I actually have realized part of the reason I watch the odd porno and read erotica is because... if I don't, and stop fapping period... I get SOOO horny. Like would almost fuck a goat horny. My body agenda sends STRONG messages to kick my wife out so I can find a new one that works properly, (oh right, did I mention she also can't have kids anymore?) and I have no desire at all to be faithful to my wife if the opportunity presented itself. I don't like who I become when I stop numbing myself with erotica and just general internet surfing.
Otherwise, things are great. I'm sleeping better, getting more work on my thesis in the last week than the last two months... My wife and I haven't been fighting as much, have been much more pleasant to each other day to day... Kids are happier, I'm happier... But I'm becoming strangely detached from my wife. It's weird. Thoughts?
Comments
Google it. Changed my life.
Thats my high level list. I keep my more detailed action items in the now defunct android program astrid.
Your statements about internet surfing, porn and not being faithful to your wife seems like a rant. The whole post seems to a giant complaint about how unsatisfying your life is at the present. It's hard to understand what your goals are...
The bottom line appears to be that you don't find her a turn on any more. She needs to run a MAP. You want to keep yours going for your own sake, but also to show her that you won't get slowed down by her, and she needs to keep up with you.
So there's your reason to keep going - to set her a good example.
I've determined that when I'm feeling this way I'm not looking at the big picture enough. I'm too focused on what happened today (moment by moment) instead of focusing on where I'll be in a month, 6 months, a year.
To me it feels a little like I'm micro-managing myself to exhaustion. I've got to keep reminding myself that there is a big picture even though some days I have no idea what that big picture is except a future with a better me. Not sure who else it includes, where I'll be living or what I'll be doing but I'll be there... wherever that is and I'll be more prepared for whatever "where" is. I try to get my mind out of today, pic a spot in the future and aim for it.
Also recommend that you rule out medical issues by checking both your thyroid and testosterone levels. I suspect that at least part of your lack of motivation is a result of medical issues.
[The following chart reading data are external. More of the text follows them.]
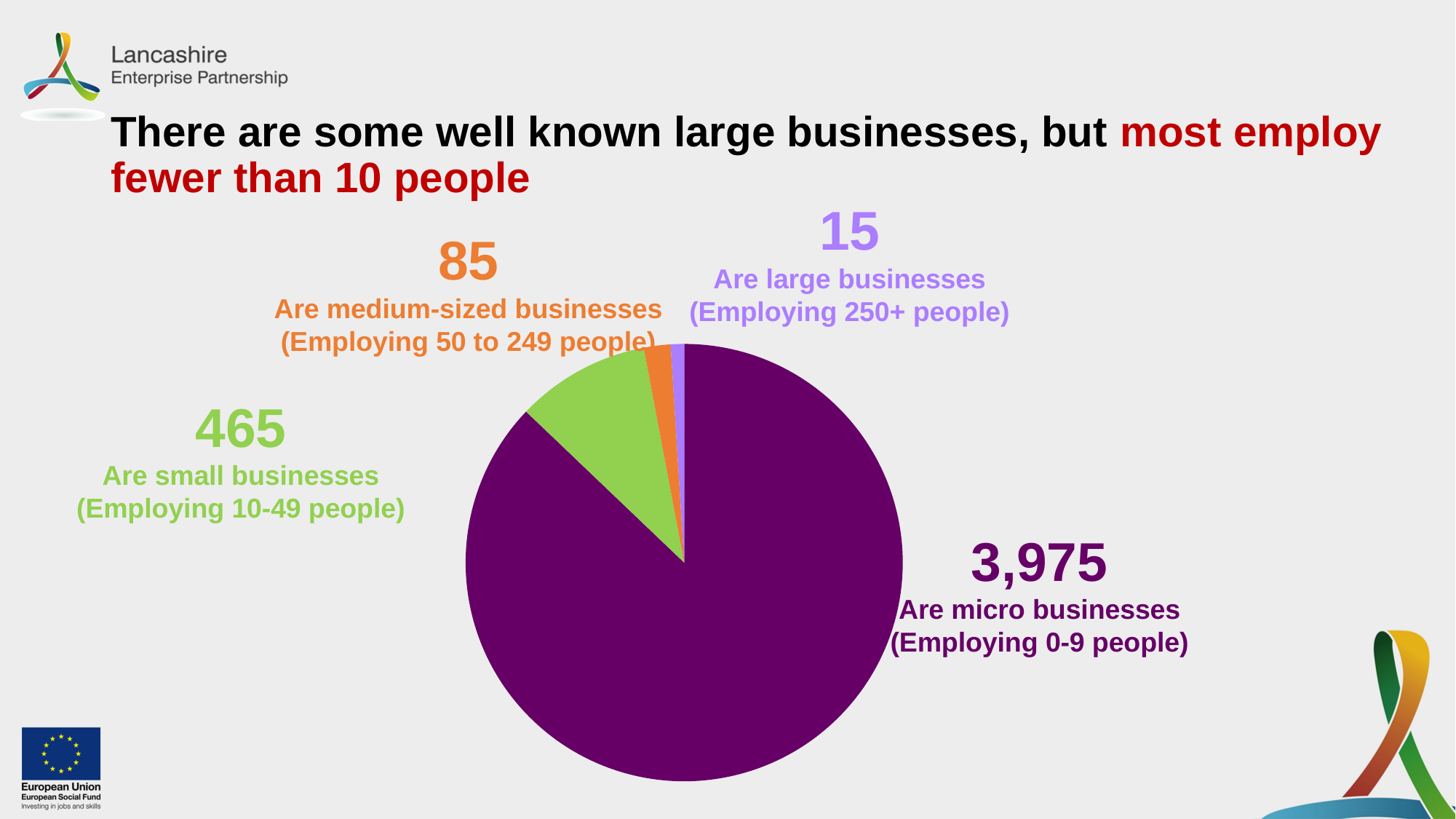
Which business size category has the largest slice of the pie chart? Micro businesses (Employing 0-9 people) What is the difference between the number of small businesses and the number of medium-sized businesses? 380 Which business size category has the smallest slice of the pie chart? Large businesses (Employing 250+ people) How many micro businesses (employing 0-9 people) are shown on the pie chart? 3,975 Which is larger: the number of medium-sized businesses or the number of large businesses? Medium-sized businesses How many large businesses (employing 250+ people) are shown on the pie chart? 15 What is the total number of businesses across all four slices of the pie chart? 4,540 How many medium-sized businesses (employing 50 to 249 people) are shown on the pie chart? 85 How many small businesses (employing 10-49 people) are shown on the pie chart? 465 What kind of chart is shown on the slide? Pie chart What colour is the slice representing micro businesses? Purple How many categories does the pie chart show? 4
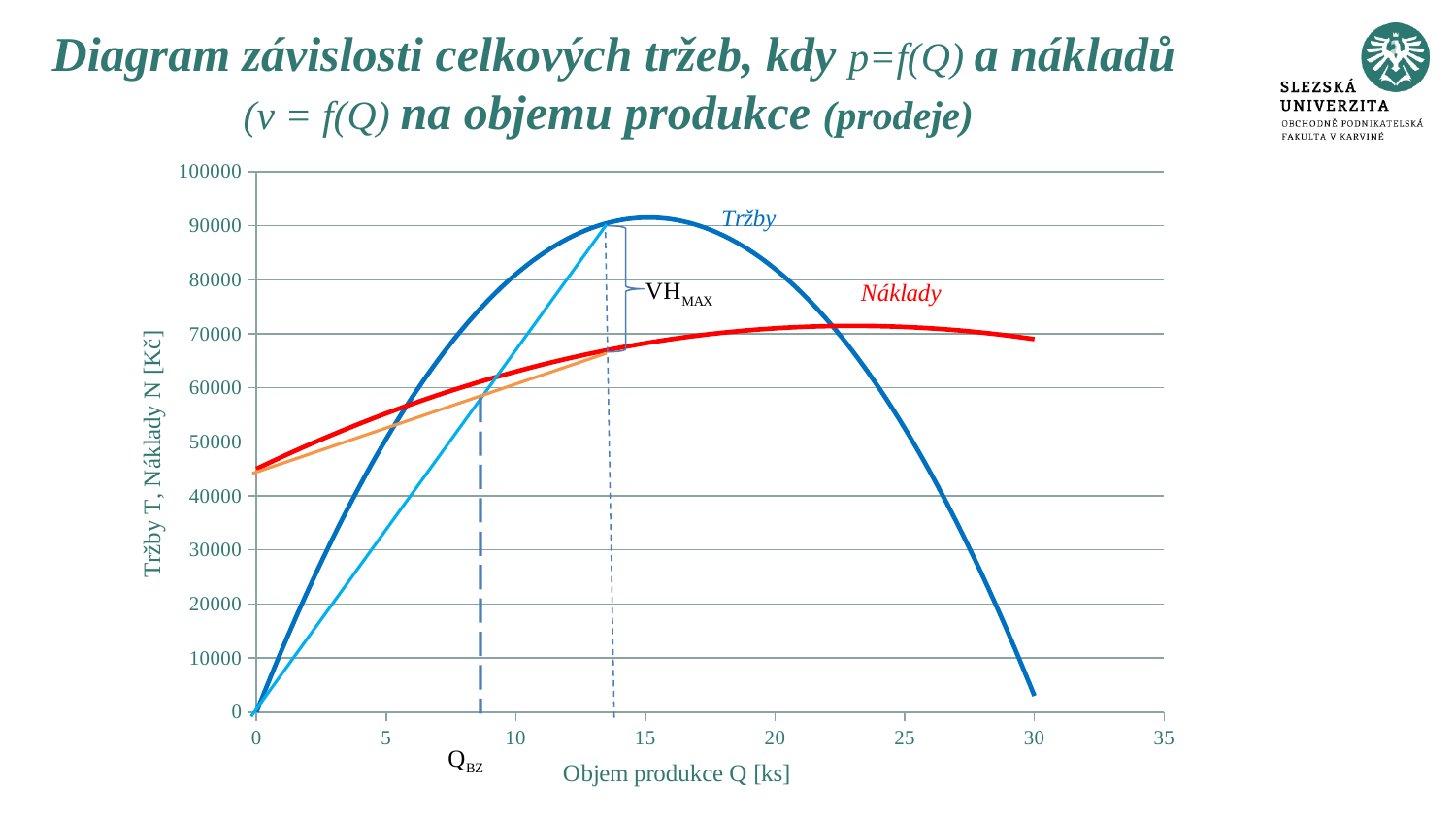
What is the title of the x axis of the chart? Objem produkce Q [ks] Is the value of Náklady at Q = 30 greater or less than 80000? less Is the value of Tržby at Q = 30 greater or less than 10000? less What kind of chart is shown on the slide? line chart What is the value of Tržby at Q = 0? 0 At Q = 15, which curve is higher, Tržby or Náklady? Tržby How many labelled curves (series) are plotted on the chart? 2 Is the value of Tržby at Q = 20 greater or less than 70000? greater What is the title of the y axis of the chart? Tržby T, Náklady N [Kč] At Q = 30, which curve is higher, Tržby or Náklady? Náklady Does the Tržby curve rise or fall between Q = 15 and Q = 30? fall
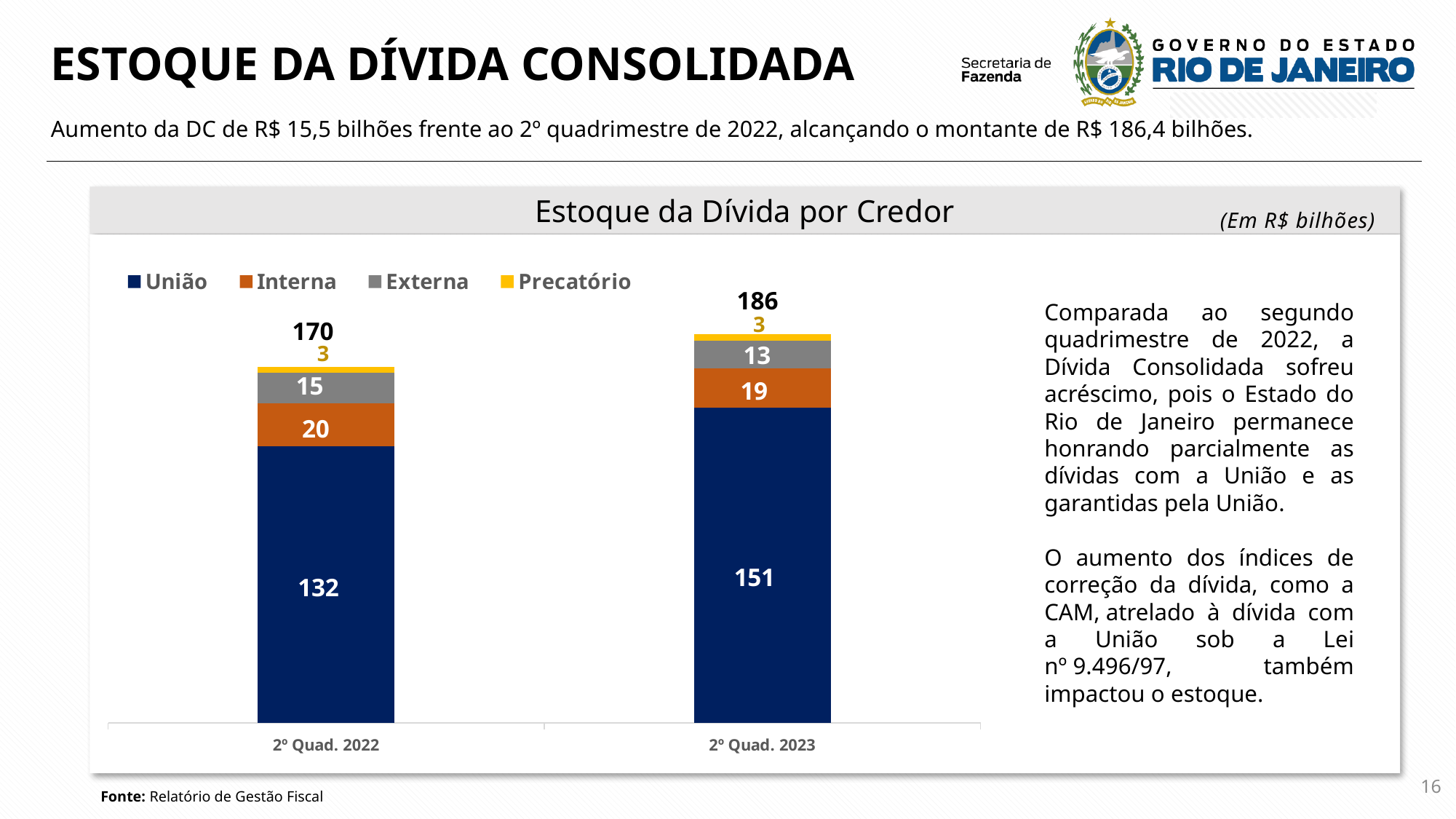
How many periods are shown on the x axis? 2 What is the value of the União segment for 2º Quad. 2023? 151 How many series does the legend list? 4 What is the difference between the União values for 2º Quad. 2023 and 2º Quad. 2022? 19 What is the total of the stacked bar for 2º Quad. 2023? 186 What is the value of the Externa segment for 2º Quad. 2023? 13 What is the value of the Interna segment for 2º Quad. 2022? 20 What is the total of the stacked bar for 2º Quad. 2022? 170 What kind of chart is shown? Stacked bar chart Which period has the higher total debt stock? 2º Quad. 2023 Is the Interna value larger in 2º Quad. 2022 or 2º Quad. 2023? 2º Quad. 2022 What is the title of the chart? Estoque da Dívida por Credor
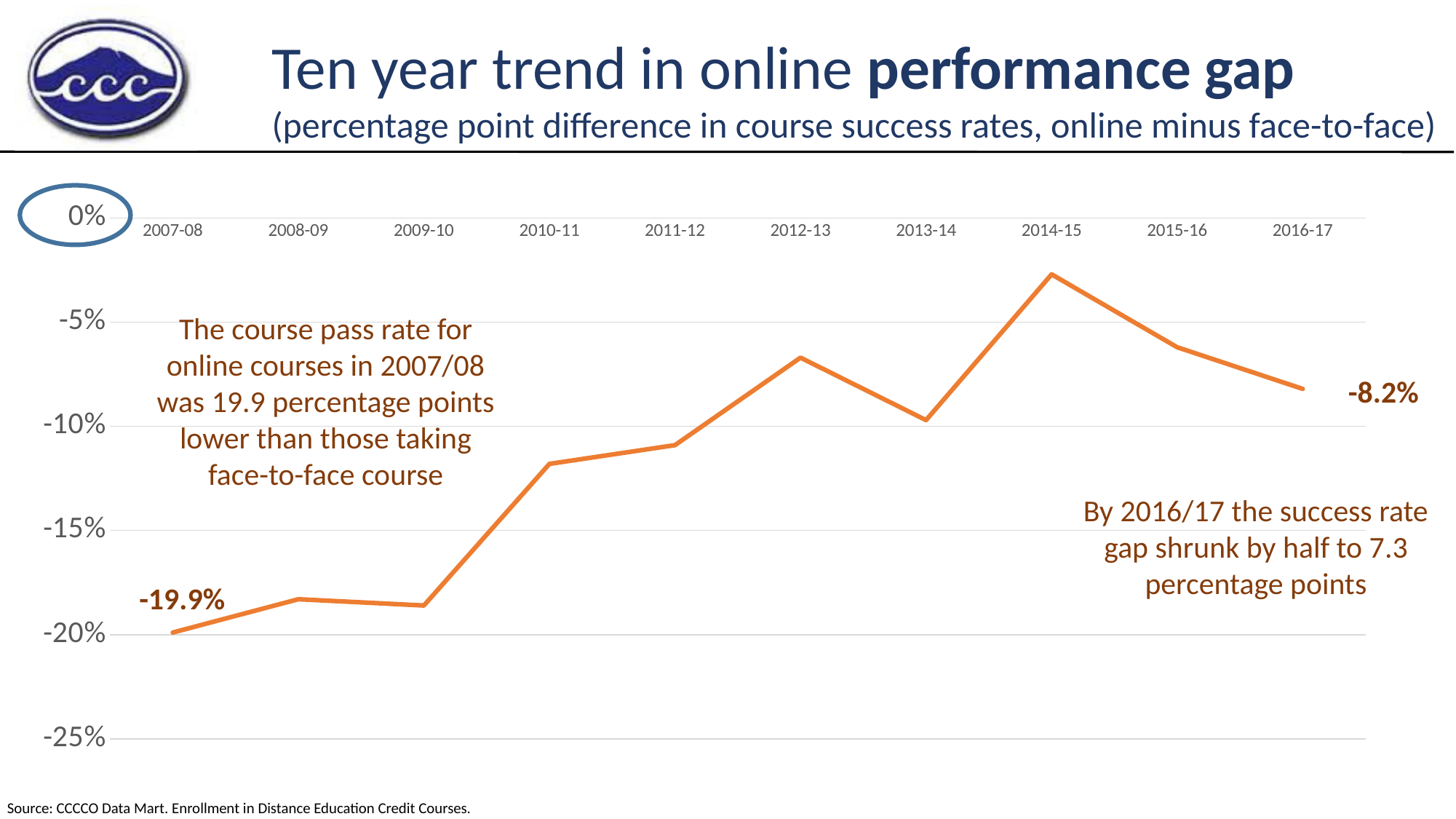
Which is larger, the value for 2013-14 or the value for 2014-15? 2014-15 Which year has the lowest value? 2007-08 Is the value for 2009-10 greater or less than -15%? less How many academic years are plotted on the chart? 10 Do the values generally rise or fall from 2007-08 to 2016-17? rise What kind of chart is shown on the slide? line chart What is the value for 2016-17? -8.2% By how many percentage points did the value change between 2007-08 and 2016-17? 11.7 percentage points Is the value for 2010-11 greater or less than -10%? less Which year has the highest value (closest to 0%)? 2014-15 Is the value for 2014-15 greater or less than -5%? greater What is the value for 2007-08? -19.9%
The Secret to Why Your Wife Doesn't Initiate; Top Two Reasons Your Husband Doesn't Want Sex; Dominance-It's Not a Bad Word; Top 10 Ways to Increase Testosterone Naturally
Every relationship is a system - and whenever you change one component you automatically change the whole thing BUT IT TAKES TIME for that change to set in. And then it takes time to notice it, because just as we adapt easily to a situation getting gradually worse we might not realize small, slow changes for the better. Especially if we are frustrated.
I also think you might benefit greatly from Athol's paid coaching. On the one hand you wouldn't have to worry about tracking your MAP, because Athol would hold you accountable and on the other hand he'd help you view the whole pattern of your life, not isolated bits and pieces.
If you want us to be unapologetically feminine, be unapologetically masculine.